* START *

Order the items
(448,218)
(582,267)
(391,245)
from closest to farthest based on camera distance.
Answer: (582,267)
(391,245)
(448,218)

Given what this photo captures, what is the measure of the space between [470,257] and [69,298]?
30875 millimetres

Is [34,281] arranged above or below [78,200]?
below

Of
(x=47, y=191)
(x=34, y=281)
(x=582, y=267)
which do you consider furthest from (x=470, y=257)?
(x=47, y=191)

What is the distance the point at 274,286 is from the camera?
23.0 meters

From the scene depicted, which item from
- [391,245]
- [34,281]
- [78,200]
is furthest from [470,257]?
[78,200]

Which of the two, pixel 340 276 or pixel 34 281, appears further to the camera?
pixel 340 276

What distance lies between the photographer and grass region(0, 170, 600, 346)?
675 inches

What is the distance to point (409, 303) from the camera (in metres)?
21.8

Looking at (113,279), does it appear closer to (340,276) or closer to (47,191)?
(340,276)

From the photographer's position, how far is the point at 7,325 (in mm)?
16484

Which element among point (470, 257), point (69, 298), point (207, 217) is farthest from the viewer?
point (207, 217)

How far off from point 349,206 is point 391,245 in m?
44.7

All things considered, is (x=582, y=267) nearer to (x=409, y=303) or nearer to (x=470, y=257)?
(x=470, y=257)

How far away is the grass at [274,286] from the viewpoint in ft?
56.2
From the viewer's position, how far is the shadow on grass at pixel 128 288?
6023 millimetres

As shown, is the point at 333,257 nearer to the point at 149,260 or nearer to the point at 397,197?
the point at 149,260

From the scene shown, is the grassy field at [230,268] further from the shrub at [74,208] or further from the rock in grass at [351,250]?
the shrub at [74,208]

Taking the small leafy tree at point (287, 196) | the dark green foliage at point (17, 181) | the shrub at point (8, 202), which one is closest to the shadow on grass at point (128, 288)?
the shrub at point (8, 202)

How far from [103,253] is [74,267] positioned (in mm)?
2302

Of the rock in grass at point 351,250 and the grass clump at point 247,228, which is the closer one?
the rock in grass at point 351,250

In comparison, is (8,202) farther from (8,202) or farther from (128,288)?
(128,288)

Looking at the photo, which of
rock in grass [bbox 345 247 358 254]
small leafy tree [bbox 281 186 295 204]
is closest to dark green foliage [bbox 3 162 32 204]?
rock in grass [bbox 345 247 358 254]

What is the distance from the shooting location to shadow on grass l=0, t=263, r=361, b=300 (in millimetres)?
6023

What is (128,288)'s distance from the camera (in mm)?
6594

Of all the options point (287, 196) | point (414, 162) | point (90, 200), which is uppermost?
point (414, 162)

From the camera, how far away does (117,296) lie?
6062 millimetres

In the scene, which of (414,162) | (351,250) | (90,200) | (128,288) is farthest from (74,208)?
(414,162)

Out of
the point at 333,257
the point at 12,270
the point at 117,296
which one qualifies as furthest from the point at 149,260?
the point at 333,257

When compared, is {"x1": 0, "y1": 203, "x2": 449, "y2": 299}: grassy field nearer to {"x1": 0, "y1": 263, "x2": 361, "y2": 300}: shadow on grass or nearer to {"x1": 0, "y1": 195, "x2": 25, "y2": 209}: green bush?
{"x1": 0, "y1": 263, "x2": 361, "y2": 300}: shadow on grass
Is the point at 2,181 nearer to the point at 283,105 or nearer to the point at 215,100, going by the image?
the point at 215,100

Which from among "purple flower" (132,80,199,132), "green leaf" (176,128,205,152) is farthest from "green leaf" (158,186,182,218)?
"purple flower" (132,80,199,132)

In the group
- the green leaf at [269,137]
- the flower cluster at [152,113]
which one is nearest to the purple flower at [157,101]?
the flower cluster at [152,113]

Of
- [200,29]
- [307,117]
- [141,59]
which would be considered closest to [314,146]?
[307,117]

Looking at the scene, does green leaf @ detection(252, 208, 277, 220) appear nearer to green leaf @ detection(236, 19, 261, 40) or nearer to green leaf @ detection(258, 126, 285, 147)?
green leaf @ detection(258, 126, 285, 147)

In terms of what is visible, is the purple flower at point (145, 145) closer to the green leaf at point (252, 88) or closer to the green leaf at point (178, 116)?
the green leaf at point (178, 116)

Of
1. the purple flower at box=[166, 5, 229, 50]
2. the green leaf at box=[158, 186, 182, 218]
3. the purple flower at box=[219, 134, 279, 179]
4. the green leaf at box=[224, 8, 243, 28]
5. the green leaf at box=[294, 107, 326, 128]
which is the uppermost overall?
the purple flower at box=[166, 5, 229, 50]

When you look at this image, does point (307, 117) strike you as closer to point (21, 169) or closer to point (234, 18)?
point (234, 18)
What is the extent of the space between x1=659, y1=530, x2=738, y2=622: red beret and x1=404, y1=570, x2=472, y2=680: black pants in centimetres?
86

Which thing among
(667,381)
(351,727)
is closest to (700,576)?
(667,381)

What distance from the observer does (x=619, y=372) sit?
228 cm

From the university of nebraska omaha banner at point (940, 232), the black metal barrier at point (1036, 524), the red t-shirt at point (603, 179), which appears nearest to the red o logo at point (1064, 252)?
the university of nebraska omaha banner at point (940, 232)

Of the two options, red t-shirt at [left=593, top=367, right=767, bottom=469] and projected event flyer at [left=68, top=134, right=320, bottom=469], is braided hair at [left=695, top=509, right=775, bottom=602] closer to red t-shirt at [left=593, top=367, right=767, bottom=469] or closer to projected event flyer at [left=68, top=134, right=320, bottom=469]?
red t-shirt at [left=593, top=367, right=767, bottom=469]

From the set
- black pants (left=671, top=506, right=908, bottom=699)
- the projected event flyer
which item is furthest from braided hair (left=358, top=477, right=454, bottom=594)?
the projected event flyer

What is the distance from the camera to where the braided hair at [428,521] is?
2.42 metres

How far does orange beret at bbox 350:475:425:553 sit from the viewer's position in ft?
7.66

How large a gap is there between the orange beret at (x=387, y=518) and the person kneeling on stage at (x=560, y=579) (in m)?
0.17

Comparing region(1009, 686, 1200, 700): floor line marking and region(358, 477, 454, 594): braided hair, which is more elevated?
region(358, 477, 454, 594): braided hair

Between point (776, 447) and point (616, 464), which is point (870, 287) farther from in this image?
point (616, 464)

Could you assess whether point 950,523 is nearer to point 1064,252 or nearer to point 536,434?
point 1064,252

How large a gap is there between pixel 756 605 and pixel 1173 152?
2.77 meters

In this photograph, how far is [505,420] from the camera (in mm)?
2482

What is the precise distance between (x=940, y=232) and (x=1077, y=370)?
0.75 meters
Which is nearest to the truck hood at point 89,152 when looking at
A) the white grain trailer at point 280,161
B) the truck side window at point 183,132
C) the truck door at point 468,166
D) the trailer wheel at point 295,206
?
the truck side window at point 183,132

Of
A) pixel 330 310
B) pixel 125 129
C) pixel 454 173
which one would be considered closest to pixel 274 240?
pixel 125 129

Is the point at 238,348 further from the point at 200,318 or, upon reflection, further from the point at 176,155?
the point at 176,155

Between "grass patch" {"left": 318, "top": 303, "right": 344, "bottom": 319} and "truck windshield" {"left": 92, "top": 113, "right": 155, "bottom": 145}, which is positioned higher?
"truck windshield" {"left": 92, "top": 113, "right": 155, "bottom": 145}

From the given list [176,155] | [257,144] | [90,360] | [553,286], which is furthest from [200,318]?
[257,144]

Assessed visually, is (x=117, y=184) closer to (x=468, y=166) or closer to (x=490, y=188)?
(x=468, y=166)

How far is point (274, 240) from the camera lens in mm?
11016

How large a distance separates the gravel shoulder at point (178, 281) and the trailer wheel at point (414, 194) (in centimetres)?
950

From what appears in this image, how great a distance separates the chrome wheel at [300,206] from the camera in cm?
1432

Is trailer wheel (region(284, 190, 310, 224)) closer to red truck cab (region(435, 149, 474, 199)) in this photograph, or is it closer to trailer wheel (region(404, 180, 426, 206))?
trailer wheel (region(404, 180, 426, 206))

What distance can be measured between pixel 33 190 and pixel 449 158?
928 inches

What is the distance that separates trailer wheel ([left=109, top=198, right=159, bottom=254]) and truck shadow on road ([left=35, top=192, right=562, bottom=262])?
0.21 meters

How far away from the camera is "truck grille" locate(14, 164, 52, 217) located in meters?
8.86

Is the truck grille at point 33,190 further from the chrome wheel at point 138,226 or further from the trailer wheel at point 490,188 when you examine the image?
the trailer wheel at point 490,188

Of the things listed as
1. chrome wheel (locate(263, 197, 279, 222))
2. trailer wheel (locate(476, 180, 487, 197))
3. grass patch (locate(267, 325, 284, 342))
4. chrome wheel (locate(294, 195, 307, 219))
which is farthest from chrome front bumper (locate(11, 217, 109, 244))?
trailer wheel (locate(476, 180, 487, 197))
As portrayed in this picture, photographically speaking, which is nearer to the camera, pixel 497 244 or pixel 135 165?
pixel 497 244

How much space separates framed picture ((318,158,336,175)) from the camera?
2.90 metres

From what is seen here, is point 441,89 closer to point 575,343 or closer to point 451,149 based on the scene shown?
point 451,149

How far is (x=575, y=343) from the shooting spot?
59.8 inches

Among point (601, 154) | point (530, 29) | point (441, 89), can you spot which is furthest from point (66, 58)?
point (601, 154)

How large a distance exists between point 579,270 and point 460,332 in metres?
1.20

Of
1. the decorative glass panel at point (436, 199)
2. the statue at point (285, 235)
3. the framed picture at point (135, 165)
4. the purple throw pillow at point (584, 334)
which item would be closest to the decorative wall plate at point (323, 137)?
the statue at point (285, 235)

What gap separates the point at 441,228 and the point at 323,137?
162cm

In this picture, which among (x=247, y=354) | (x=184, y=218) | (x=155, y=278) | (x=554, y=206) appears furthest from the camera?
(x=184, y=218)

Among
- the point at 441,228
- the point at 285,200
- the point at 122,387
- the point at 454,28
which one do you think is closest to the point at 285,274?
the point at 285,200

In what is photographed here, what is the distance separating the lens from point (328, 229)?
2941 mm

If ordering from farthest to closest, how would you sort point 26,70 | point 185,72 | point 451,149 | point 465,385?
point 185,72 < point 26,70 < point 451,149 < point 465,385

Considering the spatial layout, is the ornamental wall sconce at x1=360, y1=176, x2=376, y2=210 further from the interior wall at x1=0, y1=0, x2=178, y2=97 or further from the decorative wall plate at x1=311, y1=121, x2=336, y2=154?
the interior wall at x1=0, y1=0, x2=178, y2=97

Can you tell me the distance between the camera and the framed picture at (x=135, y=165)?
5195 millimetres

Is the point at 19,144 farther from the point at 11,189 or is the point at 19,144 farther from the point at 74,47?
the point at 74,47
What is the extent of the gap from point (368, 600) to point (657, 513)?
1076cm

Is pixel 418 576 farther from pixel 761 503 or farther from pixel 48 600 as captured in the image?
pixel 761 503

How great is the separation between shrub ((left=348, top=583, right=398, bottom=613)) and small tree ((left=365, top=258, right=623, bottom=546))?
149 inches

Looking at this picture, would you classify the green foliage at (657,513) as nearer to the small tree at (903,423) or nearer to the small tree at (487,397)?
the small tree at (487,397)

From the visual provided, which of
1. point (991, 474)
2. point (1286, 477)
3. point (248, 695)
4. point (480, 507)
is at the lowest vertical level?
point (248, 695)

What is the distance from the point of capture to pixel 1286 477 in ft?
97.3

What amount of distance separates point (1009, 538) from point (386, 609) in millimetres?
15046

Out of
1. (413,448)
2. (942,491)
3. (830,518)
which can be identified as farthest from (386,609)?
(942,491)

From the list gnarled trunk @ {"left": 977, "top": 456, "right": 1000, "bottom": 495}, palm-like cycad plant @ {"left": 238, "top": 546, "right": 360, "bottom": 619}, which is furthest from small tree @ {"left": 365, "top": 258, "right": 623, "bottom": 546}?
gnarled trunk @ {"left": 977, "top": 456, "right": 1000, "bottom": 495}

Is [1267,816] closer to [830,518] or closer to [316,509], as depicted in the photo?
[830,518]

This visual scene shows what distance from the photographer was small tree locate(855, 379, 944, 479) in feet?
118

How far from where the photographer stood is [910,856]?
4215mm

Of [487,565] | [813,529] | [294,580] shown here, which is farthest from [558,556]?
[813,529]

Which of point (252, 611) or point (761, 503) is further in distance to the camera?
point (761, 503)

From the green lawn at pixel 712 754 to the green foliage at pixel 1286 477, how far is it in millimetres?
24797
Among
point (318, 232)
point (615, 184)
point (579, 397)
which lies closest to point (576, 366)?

* END *

Please copy out, word for word, the rows above, from the line containing "From the set" through the line containing "0.75 meters", both lines included.

From the set
- black pants (left=671, top=506, right=908, bottom=699)
- the projected event flyer
which item is furthest from braided hair (left=358, top=477, right=454, bottom=594)?
the projected event flyer

What is the distance from the camera to where the braided hair at [428,521] is?
2.42 metres

How far does orange beret at bbox 350:475:425:553 sit from the viewer's position in ft?
7.66

How large a gap is there between the orange beret at (x=387, y=518) and the person kneeling on stage at (x=560, y=579) (in m)?
0.17

Comparing region(1009, 686, 1200, 700): floor line marking and region(358, 477, 454, 594): braided hair, which is more elevated?
region(358, 477, 454, 594): braided hair

Between point (776, 447) and point (616, 464), which is point (870, 287) farther from in this image?
point (616, 464)

Could you assess whether point 950,523 is nearer to point 1064,252 or nearer to point 536,434?
point 1064,252

How large a gap is there between pixel 756 605 and pixel 1173 152?
2.77 meters

In this photograph, how far is [505,420] from the camera (in mm)?
2482

What is the precise distance between (x=940, y=232) and (x=1077, y=370)?
0.75 meters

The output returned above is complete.